## BEGIN Document section

In reply 5, above, I posted the 24 prayers written by St. Nerses Shnorhali, called "I Confess with Faith." 

http://www.orthodoxchristianity.net/forum/index.php/topic,13200.msg199055.html#msg199055

On the website of the Catholicosate of Cilicia, I found an English translation to this ancient preface to the prayers:


THE “PREFACE” TO HAWATOV KHOSTOVANIM [“WITH FAITH I CONFESS”]
BY ST. NERSES THE GRACIOUS (1102-1173)*
 
Translated by Abraham Terian
 


ADMONITORY PREFACE TO THE PRAYER WRITTEN BY LORD NERSES
THE BROTHER OF CATHOLICOS GRIGOR OF THE ARMENIANS
 
 
A prayer of every Christian, to the old and the young, which all ought to learn and to teach one another: priests to the people, fathers to sons, mothers to daughters, and friend to friend. And they should pray using this [prayer] five times a day, kneeling down twelve times at the hour [of prayer], that is: on the morning, at noon, in the afternoon, in the evening and when retiring. But if one becomes slothful and lazy to pray five times, let him pray four times, or three times, or two times, or once a day; at least to realize that one is a Christian, and to come to know oneself that he is a creature of God and worshiper of Him. And if one is slow to learn every word of the prayer (there are those who learn demonic songs with much eagerness), let him learn half of it or less. If they were to learn three of its stanzas and to pray kneeling down three times at the hour [of prayer], it would be acceptable to God. But if any Christian is indifferent about learning and praying this, he should be rebuked and [deemed] as of the company of the Gentiles. Those who teach this prayer to others shall not succumb even in war, much less in peace.

## END Document section
## BEGIN Source excerpt

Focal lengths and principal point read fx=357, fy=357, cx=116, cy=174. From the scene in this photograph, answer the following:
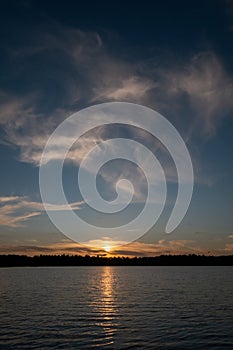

## END Source excerpt

## Goal
Please continue the translated preface to the prayers of St. Nerses the Gracious, picking up right after its final sentence.

## The output
As for our people, they never mention the name of God outside a place of worship, for they do not care about the orders of prayer as befits worshipers of God; rather, they prefer vain talk over prayer. And if at times some were to come to pray before the priest, they either stand with their mouths shut or chatter with one another; for they neither know the words of prayers nor allow the priests to concentrate on psalms and worship. For this reason we wrote this prayer in simple and clear words, so as to be easily understood, for the dull are slow to understand. In not too many words, it has twenty-four stanzas, in accordance with the hours of day and night and the number of prophets, and it is conceptually powerful – since it encompasses more than the needs for which we petition God.
 
And we offer it to our people to learn, that every Christian may learn this. And wherever they meet at the hour of prayer, they may speak with God through it – whether in church or at home, whether at rest or at whatever work, or when traveling. And all those who learn it and pray attentively, with a passionate heart and with tears, they shall have every request written in it fulfilled to them in life as well as after death. But those who despise it and neither learn nor pray, they shall themselves see the harm done to themselves. We have exhausted our reasons for coming up with this prayer – so that they will no longer make excuses that “we don’t know a prayer’s words, therefore we don’t pray”. Let such people know that Satan makes no greater effort to prevent our various acts of benevolence as [he does to prevent] prayer, for he knows that only through prayer he is chased away from us and God comes to dwell in us. We shall therefore ask the benevolent God to open the eyes of your minds, that you may willingly learn and pray this, and be loved of God.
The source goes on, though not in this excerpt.